Чекисты на скамье подсудимых | страница 21
Когда речь заходит о сравнении «малой бериевской оттепели» с десталинизацией, мы привлекали материалы процессов, которые были проведены в 1954–1961 гг. в Грузинской ССР в отношении сотрудников НКВД, обвиненных в нарушении «социалистической законности» в годы Большого террора. Особенность Грузии заключалась в том, что на фоне смещения и казни Л.П. Берии в республике состоялось большое количество процессов, в том числе в 1955 г. в Тбилиси был организован полузакрытый процесс под председательством генерального прокурора СССР Р.А. Руденко. Методологически на первом месте здесь стоит выявление различия и схожести этих процессов с процессами 19381941 гг.
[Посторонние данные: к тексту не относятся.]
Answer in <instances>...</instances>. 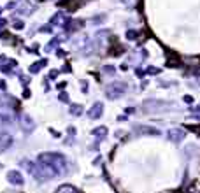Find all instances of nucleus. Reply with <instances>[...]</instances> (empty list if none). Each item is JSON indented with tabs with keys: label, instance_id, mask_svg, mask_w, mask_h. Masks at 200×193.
I'll list each match as a JSON object with an SVG mask.
<instances>
[{
	"label": "nucleus",
	"instance_id": "obj_1",
	"mask_svg": "<svg viewBox=\"0 0 200 193\" xmlns=\"http://www.w3.org/2000/svg\"><path fill=\"white\" fill-rule=\"evenodd\" d=\"M9 181L11 183H18V184L23 183V179H21V175L18 172H9Z\"/></svg>",
	"mask_w": 200,
	"mask_h": 193
},
{
	"label": "nucleus",
	"instance_id": "obj_2",
	"mask_svg": "<svg viewBox=\"0 0 200 193\" xmlns=\"http://www.w3.org/2000/svg\"><path fill=\"white\" fill-rule=\"evenodd\" d=\"M56 193H76V190H74L72 186H61Z\"/></svg>",
	"mask_w": 200,
	"mask_h": 193
}]
</instances>
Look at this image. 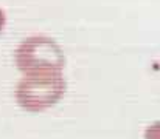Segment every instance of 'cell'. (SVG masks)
I'll return each instance as SVG.
<instances>
[{
	"mask_svg": "<svg viewBox=\"0 0 160 139\" xmlns=\"http://www.w3.org/2000/svg\"><path fill=\"white\" fill-rule=\"evenodd\" d=\"M65 91L61 71L25 74L16 87L17 104L28 111H42L54 105Z\"/></svg>",
	"mask_w": 160,
	"mask_h": 139,
	"instance_id": "6da1fadb",
	"label": "cell"
},
{
	"mask_svg": "<svg viewBox=\"0 0 160 139\" xmlns=\"http://www.w3.org/2000/svg\"><path fill=\"white\" fill-rule=\"evenodd\" d=\"M16 63L25 73H48L61 71L64 57L59 46L48 37H30L16 51Z\"/></svg>",
	"mask_w": 160,
	"mask_h": 139,
	"instance_id": "7a4b0ae2",
	"label": "cell"
},
{
	"mask_svg": "<svg viewBox=\"0 0 160 139\" xmlns=\"http://www.w3.org/2000/svg\"><path fill=\"white\" fill-rule=\"evenodd\" d=\"M145 139H160V121H156L146 127Z\"/></svg>",
	"mask_w": 160,
	"mask_h": 139,
	"instance_id": "3957f363",
	"label": "cell"
}]
</instances>
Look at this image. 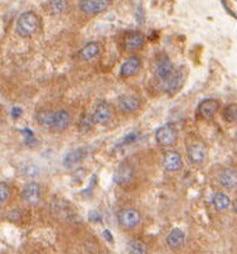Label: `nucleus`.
<instances>
[{
  "mask_svg": "<svg viewBox=\"0 0 237 254\" xmlns=\"http://www.w3.org/2000/svg\"><path fill=\"white\" fill-rule=\"evenodd\" d=\"M41 27V20L34 11H24L18 17L15 23V32L19 37L28 38L36 34Z\"/></svg>",
  "mask_w": 237,
  "mask_h": 254,
  "instance_id": "nucleus-1",
  "label": "nucleus"
},
{
  "mask_svg": "<svg viewBox=\"0 0 237 254\" xmlns=\"http://www.w3.org/2000/svg\"><path fill=\"white\" fill-rule=\"evenodd\" d=\"M178 139V131L174 124L167 123L155 130V140L160 147H172Z\"/></svg>",
  "mask_w": 237,
  "mask_h": 254,
  "instance_id": "nucleus-2",
  "label": "nucleus"
},
{
  "mask_svg": "<svg viewBox=\"0 0 237 254\" xmlns=\"http://www.w3.org/2000/svg\"><path fill=\"white\" fill-rule=\"evenodd\" d=\"M207 147L202 140H192L187 145V156L193 165H202L207 158Z\"/></svg>",
  "mask_w": 237,
  "mask_h": 254,
  "instance_id": "nucleus-3",
  "label": "nucleus"
},
{
  "mask_svg": "<svg viewBox=\"0 0 237 254\" xmlns=\"http://www.w3.org/2000/svg\"><path fill=\"white\" fill-rule=\"evenodd\" d=\"M117 220L123 228L125 229H133L142 220V215L135 207H125L121 209L117 214Z\"/></svg>",
  "mask_w": 237,
  "mask_h": 254,
  "instance_id": "nucleus-4",
  "label": "nucleus"
},
{
  "mask_svg": "<svg viewBox=\"0 0 237 254\" xmlns=\"http://www.w3.org/2000/svg\"><path fill=\"white\" fill-rule=\"evenodd\" d=\"M110 4L111 0H81L78 6L86 15H96L109 9Z\"/></svg>",
  "mask_w": 237,
  "mask_h": 254,
  "instance_id": "nucleus-5",
  "label": "nucleus"
},
{
  "mask_svg": "<svg viewBox=\"0 0 237 254\" xmlns=\"http://www.w3.org/2000/svg\"><path fill=\"white\" fill-rule=\"evenodd\" d=\"M134 180V167L128 162L124 161L119 165L114 173V181L119 186H128Z\"/></svg>",
  "mask_w": 237,
  "mask_h": 254,
  "instance_id": "nucleus-6",
  "label": "nucleus"
},
{
  "mask_svg": "<svg viewBox=\"0 0 237 254\" xmlns=\"http://www.w3.org/2000/svg\"><path fill=\"white\" fill-rule=\"evenodd\" d=\"M174 71H176V68H174L173 62L170 61L169 59H167V57H163V59H160L159 61L156 62L155 76L158 78V81L162 85L165 84L173 76Z\"/></svg>",
  "mask_w": 237,
  "mask_h": 254,
  "instance_id": "nucleus-7",
  "label": "nucleus"
},
{
  "mask_svg": "<svg viewBox=\"0 0 237 254\" xmlns=\"http://www.w3.org/2000/svg\"><path fill=\"white\" fill-rule=\"evenodd\" d=\"M112 114H114L112 113V108L107 101H100L96 105L94 113H92L95 123L100 124V126H106V124H109L110 120L112 119Z\"/></svg>",
  "mask_w": 237,
  "mask_h": 254,
  "instance_id": "nucleus-8",
  "label": "nucleus"
},
{
  "mask_svg": "<svg viewBox=\"0 0 237 254\" xmlns=\"http://www.w3.org/2000/svg\"><path fill=\"white\" fill-rule=\"evenodd\" d=\"M22 196L24 198V201L29 205H37L41 201V196H42V189L41 185L37 182H28L23 187Z\"/></svg>",
  "mask_w": 237,
  "mask_h": 254,
  "instance_id": "nucleus-9",
  "label": "nucleus"
},
{
  "mask_svg": "<svg viewBox=\"0 0 237 254\" xmlns=\"http://www.w3.org/2000/svg\"><path fill=\"white\" fill-rule=\"evenodd\" d=\"M183 166L182 156L174 149H167L163 153V167L169 172H177Z\"/></svg>",
  "mask_w": 237,
  "mask_h": 254,
  "instance_id": "nucleus-10",
  "label": "nucleus"
},
{
  "mask_svg": "<svg viewBox=\"0 0 237 254\" xmlns=\"http://www.w3.org/2000/svg\"><path fill=\"white\" fill-rule=\"evenodd\" d=\"M220 109V103L216 99H204L198 105V114L203 119H212Z\"/></svg>",
  "mask_w": 237,
  "mask_h": 254,
  "instance_id": "nucleus-11",
  "label": "nucleus"
},
{
  "mask_svg": "<svg viewBox=\"0 0 237 254\" xmlns=\"http://www.w3.org/2000/svg\"><path fill=\"white\" fill-rule=\"evenodd\" d=\"M117 108L121 113H125V114L135 113L137 110H139L140 100L133 95L120 96L119 100H117Z\"/></svg>",
  "mask_w": 237,
  "mask_h": 254,
  "instance_id": "nucleus-12",
  "label": "nucleus"
},
{
  "mask_svg": "<svg viewBox=\"0 0 237 254\" xmlns=\"http://www.w3.org/2000/svg\"><path fill=\"white\" fill-rule=\"evenodd\" d=\"M218 181L223 189L227 190H234L237 187V170L235 168H225L221 171L220 176H218Z\"/></svg>",
  "mask_w": 237,
  "mask_h": 254,
  "instance_id": "nucleus-13",
  "label": "nucleus"
},
{
  "mask_svg": "<svg viewBox=\"0 0 237 254\" xmlns=\"http://www.w3.org/2000/svg\"><path fill=\"white\" fill-rule=\"evenodd\" d=\"M71 123V114L67 110L61 109L53 112V122H52V130L62 131L66 130Z\"/></svg>",
  "mask_w": 237,
  "mask_h": 254,
  "instance_id": "nucleus-14",
  "label": "nucleus"
},
{
  "mask_svg": "<svg viewBox=\"0 0 237 254\" xmlns=\"http://www.w3.org/2000/svg\"><path fill=\"white\" fill-rule=\"evenodd\" d=\"M142 67V61L138 56H130L120 67V76L121 77H131L137 75L138 71Z\"/></svg>",
  "mask_w": 237,
  "mask_h": 254,
  "instance_id": "nucleus-15",
  "label": "nucleus"
},
{
  "mask_svg": "<svg viewBox=\"0 0 237 254\" xmlns=\"http://www.w3.org/2000/svg\"><path fill=\"white\" fill-rule=\"evenodd\" d=\"M184 82V75H183V68H178V70L174 71L173 76L168 80L165 84H163L162 86L164 87L165 91L169 94V95H173L177 91H179V89L182 87Z\"/></svg>",
  "mask_w": 237,
  "mask_h": 254,
  "instance_id": "nucleus-16",
  "label": "nucleus"
},
{
  "mask_svg": "<svg viewBox=\"0 0 237 254\" xmlns=\"http://www.w3.org/2000/svg\"><path fill=\"white\" fill-rule=\"evenodd\" d=\"M100 52L101 43L94 41V42H89L87 45H85L84 47H82V50L78 53V57H80V60H82V61L89 62L91 61V60L95 59V57H97Z\"/></svg>",
  "mask_w": 237,
  "mask_h": 254,
  "instance_id": "nucleus-17",
  "label": "nucleus"
},
{
  "mask_svg": "<svg viewBox=\"0 0 237 254\" xmlns=\"http://www.w3.org/2000/svg\"><path fill=\"white\" fill-rule=\"evenodd\" d=\"M167 246L169 247L170 249H179L186 242V234L182 229L179 228H174L169 232V234L167 235Z\"/></svg>",
  "mask_w": 237,
  "mask_h": 254,
  "instance_id": "nucleus-18",
  "label": "nucleus"
},
{
  "mask_svg": "<svg viewBox=\"0 0 237 254\" xmlns=\"http://www.w3.org/2000/svg\"><path fill=\"white\" fill-rule=\"evenodd\" d=\"M145 43V36L142 33H131L124 39V47L126 51H138Z\"/></svg>",
  "mask_w": 237,
  "mask_h": 254,
  "instance_id": "nucleus-19",
  "label": "nucleus"
},
{
  "mask_svg": "<svg viewBox=\"0 0 237 254\" xmlns=\"http://www.w3.org/2000/svg\"><path fill=\"white\" fill-rule=\"evenodd\" d=\"M87 152L85 148H77V149H73V151L68 152L63 158V166L67 168L71 167H75L76 165L81 162L82 159L86 157Z\"/></svg>",
  "mask_w": 237,
  "mask_h": 254,
  "instance_id": "nucleus-20",
  "label": "nucleus"
},
{
  "mask_svg": "<svg viewBox=\"0 0 237 254\" xmlns=\"http://www.w3.org/2000/svg\"><path fill=\"white\" fill-rule=\"evenodd\" d=\"M212 204L217 211H225V210L229 209L230 205H231V198H230L229 195H226V193L216 192L215 195H213Z\"/></svg>",
  "mask_w": 237,
  "mask_h": 254,
  "instance_id": "nucleus-21",
  "label": "nucleus"
},
{
  "mask_svg": "<svg viewBox=\"0 0 237 254\" xmlns=\"http://www.w3.org/2000/svg\"><path fill=\"white\" fill-rule=\"evenodd\" d=\"M128 253L129 254H146L148 253V247L146 244L139 239H133L128 243Z\"/></svg>",
  "mask_w": 237,
  "mask_h": 254,
  "instance_id": "nucleus-22",
  "label": "nucleus"
},
{
  "mask_svg": "<svg viewBox=\"0 0 237 254\" xmlns=\"http://www.w3.org/2000/svg\"><path fill=\"white\" fill-rule=\"evenodd\" d=\"M39 126H42L43 128L49 129L52 130V122H53V112H49V110H45V112H41L37 117Z\"/></svg>",
  "mask_w": 237,
  "mask_h": 254,
  "instance_id": "nucleus-23",
  "label": "nucleus"
},
{
  "mask_svg": "<svg viewBox=\"0 0 237 254\" xmlns=\"http://www.w3.org/2000/svg\"><path fill=\"white\" fill-rule=\"evenodd\" d=\"M67 0H50L49 1V10L52 14L58 15L62 14L67 9Z\"/></svg>",
  "mask_w": 237,
  "mask_h": 254,
  "instance_id": "nucleus-24",
  "label": "nucleus"
},
{
  "mask_svg": "<svg viewBox=\"0 0 237 254\" xmlns=\"http://www.w3.org/2000/svg\"><path fill=\"white\" fill-rule=\"evenodd\" d=\"M95 120H94V115L92 114H84L80 119V124H78V128L81 131H89L91 130L92 127H94Z\"/></svg>",
  "mask_w": 237,
  "mask_h": 254,
  "instance_id": "nucleus-25",
  "label": "nucleus"
},
{
  "mask_svg": "<svg viewBox=\"0 0 237 254\" xmlns=\"http://www.w3.org/2000/svg\"><path fill=\"white\" fill-rule=\"evenodd\" d=\"M223 118L227 122H235L237 119V105H235V104L227 105L225 110H223Z\"/></svg>",
  "mask_w": 237,
  "mask_h": 254,
  "instance_id": "nucleus-26",
  "label": "nucleus"
},
{
  "mask_svg": "<svg viewBox=\"0 0 237 254\" xmlns=\"http://www.w3.org/2000/svg\"><path fill=\"white\" fill-rule=\"evenodd\" d=\"M10 187L5 182H1L0 184V202L1 204H5L8 201V198L10 197Z\"/></svg>",
  "mask_w": 237,
  "mask_h": 254,
  "instance_id": "nucleus-27",
  "label": "nucleus"
},
{
  "mask_svg": "<svg viewBox=\"0 0 237 254\" xmlns=\"http://www.w3.org/2000/svg\"><path fill=\"white\" fill-rule=\"evenodd\" d=\"M22 113H23V110L20 109L19 106H14V108H11L10 114H11V117L14 118V119H18V118L22 115Z\"/></svg>",
  "mask_w": 237,
  "mask_h": 254,
  "instance_id": "nucleus-28",
  "label": "nucleus"
},
{
  "mask_svg": "<svg viewBox=\"0 0 237 254\" xmlns=\"http://www.w3.org/2000/svg\"><path fill=\"white\" fill-rule=\"evenodd\" d=\"M102 237L109 242V243H114V237H112L111 233L109 230H103L102 232Z\"/></svg>",
  "mask_w": 237,
  "mask_h": 254,
  "instance_id": "nucleus-29",
  "label": "nucleus"
},
{
  "mask_svg": "<svg viewBox=\"0 0 237 254\" xmlns=\"http://www.w3.org/2000/svg\"><path fill=\"white\" fill-rule=\"evenodd\" d=\"M234 209H235V211H236V214H237V196H236V198L234 200Z\"/></svg>",
  "mask_w": 237,
  "mask_h": 254,
  "instance_id": "nucleus-30",
  "label": "nucleus"
}]
</instances>
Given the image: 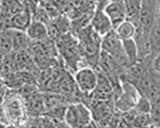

Что касается изучения реакции тайной полиции на проводимые прокуратурой расследования, то в нашем распоряжении имеется обширная переписка и директивы московского руководства НКВД/КГБ. Эти документы позволяют подвергнуть более тщательному исследованию реакцию органов госбезопасности и выявить намерения политического руководства страны.
С исследовательской точки зрения необходимо также «вписать» задокументированные свидетельства «карателей» в исторический контекст времени, как непосредственно после Большого террора, так и хрущевской оттепели. То же верно в отношении редких воспоминаний бывших сотрудников НКВД[63].
Методологическим базисом исследования выступает историография карательных органов и «карателей» национал-социалистической диктатуры, добившаяся существенных успехов. Конечно, было бы неразумным задаться целью прямого сравнения, этому препятствуют коренные различия исторических процессов. Отличительной чертой Германии является публичный, научно сопровождаемый дискурс о «карателях», который, и это следует отметить особо, зародился и стал развиваться под давлением извне, со стороны союзников, после поражения нацистов, в ходе Нюрнбергского и подобных процессов. В Советском Союзе, напротив, следствие и процессы над «карателями» проходили либо в полной тайне, либо полугласно, да еще и в условиях сохранения политического режима и масштабной личной преемственности. Отсюда следует сделать вывод, что в СССР в ходе наказания «карателей» речь шла о сохранении коммунистической власти, в отличие от послевоенной Германии, для которой на первом месте стояла критика национал-социализма и расследование обстоятельств преступлений.
Взгляд на Нюрнбергский процесс и другие судебные разбирательства, последовавшие вслед за ним в Германии, если только они касались не военных преступлений, а преступлений против человечности, позволяет заметить еще одно существенное различие. «Каратели», осужденные на процессах в Германии, в отличие от подсудимых «советских» процессов, не были вынуждены в свое время совершать то, что теперь им вменялось в вину государством. В случае СССР государство в итоге наказывало их за то, что ранее само приказало им совершить, к чему подталкивало или, по меньшей мере, относилась терпимо. Необходимо также проверить, стали ли советские «каратели» в правовом смысле сами жертвами в результате проведенных после Большого террора судебных процессов (и если да, то в какой степени), то есть отличались ли методы следствия в их отношении от тех, которые им инкриминировались.